**WORK ITEM A**
Sum up the forum thread about the "Evening Shade" theme song in two sentences.
**WORK ITEM B**
Repeat everything in the forum thread about the "Evening Shade" theme song from "I dug deeper" down to "post a link?".

# Music by Genre > Old-Time, Roots, Early Country, Cajun, Tex-Mex >  Theme song to "Evening Shade"

## 8ch(pl)

The TV show, Evening Shade, opened with a lovely waltz played on the violin. I believe it was the first season or so, then the theme changed. Could someone tell me the name of the piece. I played it from memory, (15 years or so)at last night's folk session and it has generated a bit of interest. I would love to find the music for it.

Let me know if you can help out with this song. Thanks

----------


## 8ch(pl)

I dug deeper to answer my own question. It was written for the show by Craig Stuart Garfinkle. I had assumed that it was a traditional American piece. It can be downloaded fron sites about the show, it is really a worthy piece.

----------


## LKN2MYIS

I can't seem to find a site with a download for it.

Can you post a link?

----------


## 8ch(pl)

Well, I'll try it.http://search.netscape.com/ns/boomframe.jsp?query=evening+shade&page=1&offset=0&  result_url=redir%3Fsrc%3Dwebsearch%26requestId%3Db  1a2056742c00c6c%26clickedItemRank%3D4%26userQuery%  3Devening%2Bshade%26clickedItemURN%3Dhttp%253A%252  F%252Ftimstvshowcase.com%252Fevenings.html%26invoc  ationType%3D-%26fromPage%3DNSCPTop%26amp%3BampTest%3D1&remove_u  rl=http%3A%2F%2Ftimstvshowcase.com%2Fevenings.html

----------


## LKN2MYIS

Thanks - that worked.

Bears a certain resemblance to Ashokan Farewell, IMHO.

----------


## 8ch(pl)

Yes it does, I've a;ways thought it was a nice piece.

**STORED DATA**

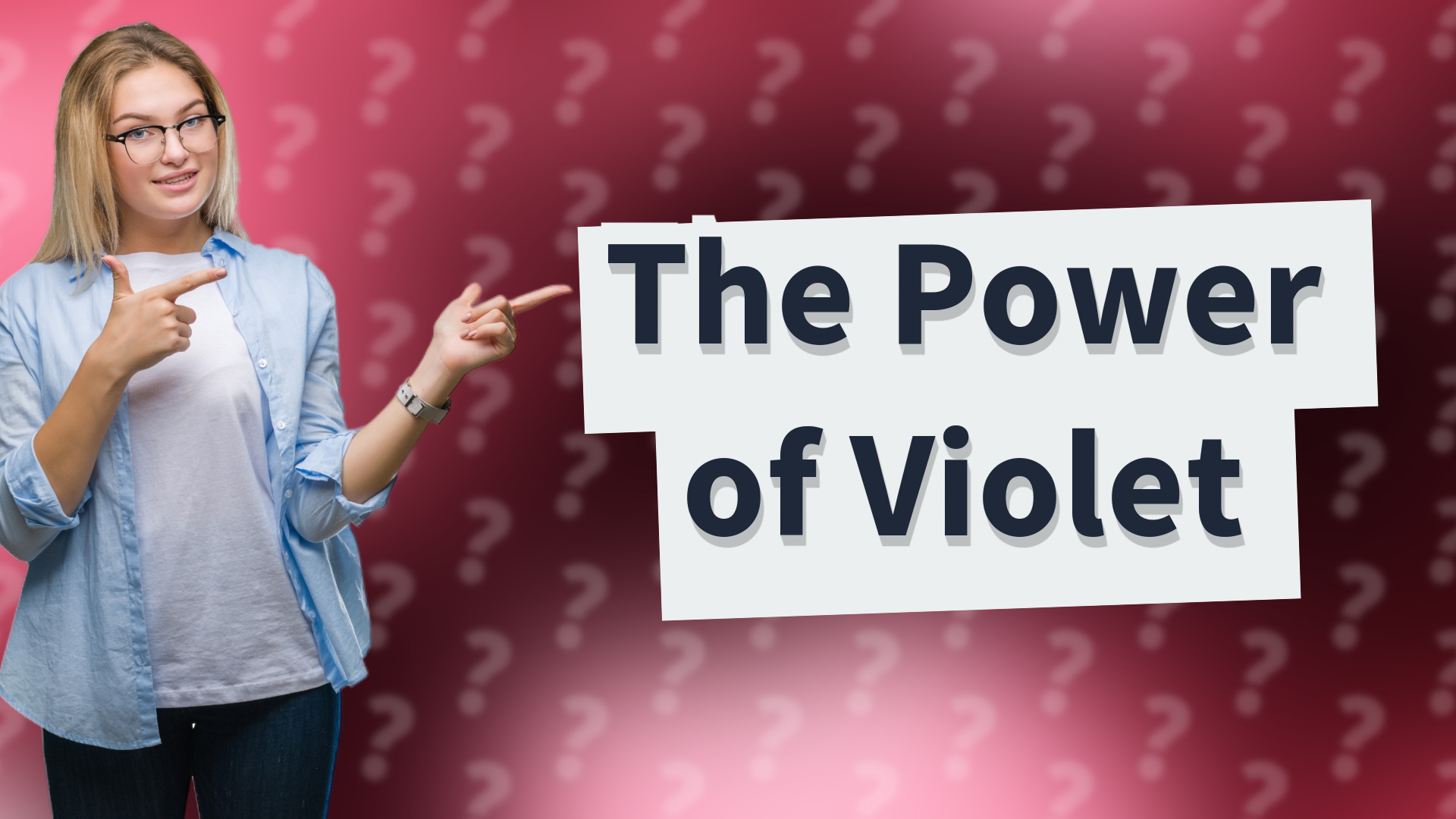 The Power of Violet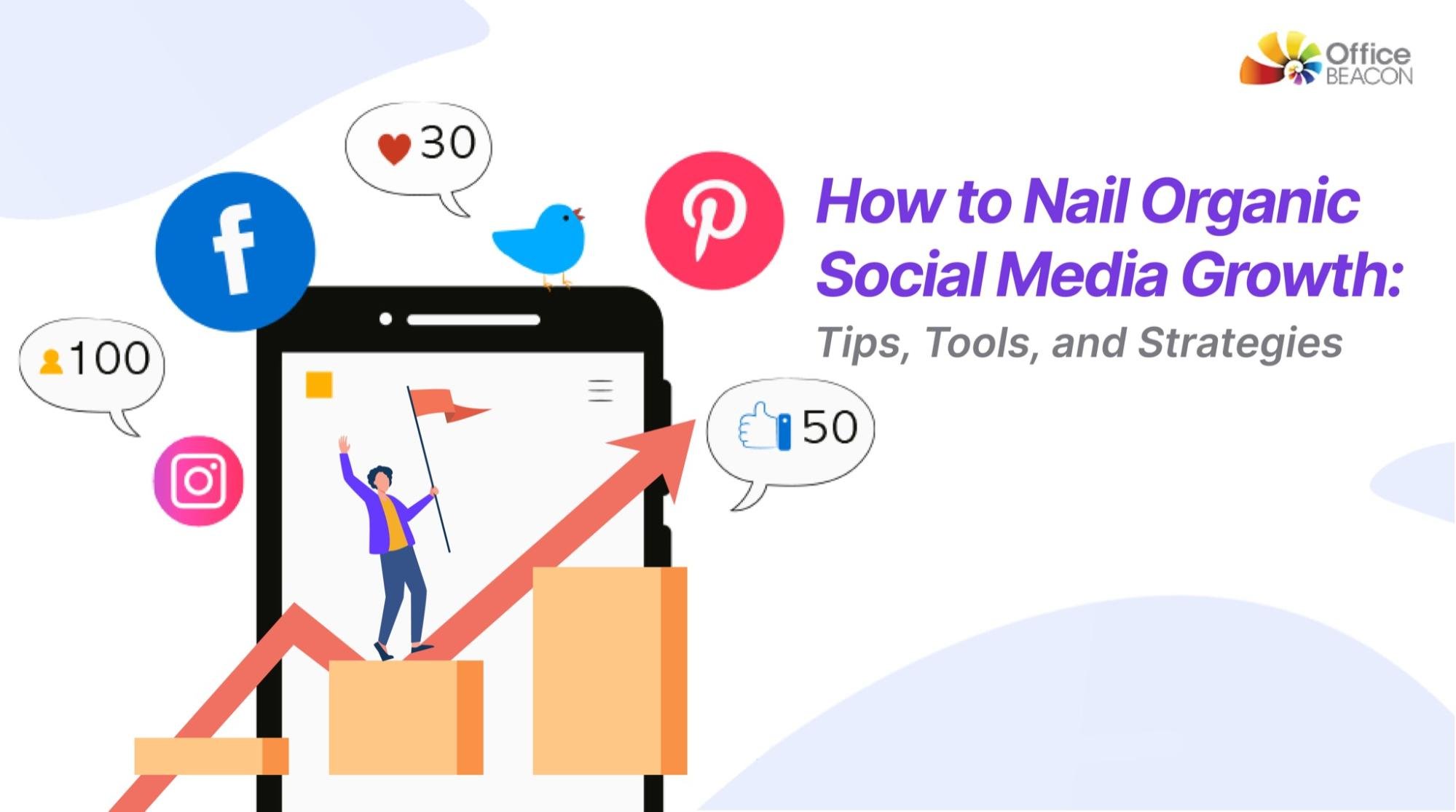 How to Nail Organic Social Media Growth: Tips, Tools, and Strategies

**EXPECTED ANSWER A**
A poster asks for the name of the violin waltz that opened the TV show "Evening Shade," having played it from memory at a folk session, and hopes to find the music. The same poster later learns it was written for the show by Craig Stuart Garfinkle, shares a link when another user can't find a download, and that user remarks that the piece resembles "Ashokan Farewell."

**EXPECTED ANSWER B**
I dug deeper to answer my own question. It was written for the show by Craig Stuart Garfinkle. I had assumed that it was a traditional American piece. It can be downloaded fron sites about the show, it is really a worthy piece.

----------


## LKN2MYIS

I can't seem to find a site with a download for it.

Can you post a link?